= Michael Lent (visual artist) =

British–American artist, curator, and researcher

Michael Lent is a British–American visual artist, academic, curator and researcher. He studied at Tyler School of Art of Temple University where he received a BFA, and earned his MFA at Goddard College supervised by sound artist Andrea Parkins, and his PhD at the University of Lincoln.

==Visual art==
Michael Lent utilises drawing, installation, text, and video in his visual art, which often focuses on a documentation of ephemeral spaces, landscape, and conceptual spaces in studio. His work has been described as: "a daring blend of text, sound and image", in the journal TriQuarterly, which summarized his approach with:

"Lent calls our attention to the construction of the work itself and engages us not just in concerns of the historical world but in the difficulty of representing the experience of it."

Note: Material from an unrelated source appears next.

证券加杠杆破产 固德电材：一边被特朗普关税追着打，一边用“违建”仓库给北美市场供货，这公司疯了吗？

This notion of the difficulty of representing experience is recurring in Lent's work, and is also prevalent in much of his research as an interest in alterity and an investigation of an experience of the world alongside perceptions of the world as Other.

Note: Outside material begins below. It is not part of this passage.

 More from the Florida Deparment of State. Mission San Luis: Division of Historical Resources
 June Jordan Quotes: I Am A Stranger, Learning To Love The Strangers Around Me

Lent has exhibited internationally, including at Bluecoat in Liverpool, MASS MoCA in Massachusetts, and Albright–Knox Art Gallery in New York City. He has also been the recipient of various awards, including funding from the New York Foundation for the Arts.

==Research==

Michael Lent’s research focuses on location and the intersection between space and place. He asserts that the way we approach and experience the world, in fact leads “to a spatial disappearance into place.” In both his research and visual practice, Lent attempts to court this dissolution as an attempt to “uncover and produce an imagining of space” as an investigation into the experience of site without “hastening its dissolution.” Through this he examines alterity as a method for avoiding this dissolution whilst preserving the unknown in space “as an act towards singularity.”

Michael Lent’s research has been presented at the Royal Geographical Society, Americans for the Arts, University of Minho, in Portugal, and Bahçeşehir University, in Istanbul. His work is to be published by Routledge in an upcoming volume alongside other writers such as Victor Burgin and Stephen Bann. In Lent’s book Courting Dissolution, he examines what role art has in colonization and subsequent dissolution. In the London School of Economics Book Review it was characterised as taking “up the problem of space and spatiality as it emerges in the context of a world defined by globalisation and capitalist over-production,” and observed it “brings together an astute and astonishing array of theoretical sources to make sense of a world increasingly defined by globalisation and capitalist over-production.”

==Projects and curation==
Lent was the creator and publisher of Toby Room, a journal that featured interviews and original work by contemporary artists and writers. In 2002, he and fellow artist Jared Pappas-Kelley created the arts organization ArtRod, which encompassed both the public media Tollbooth Gallery project as well as Critical Line art centre, which has since been reimagined as an online project.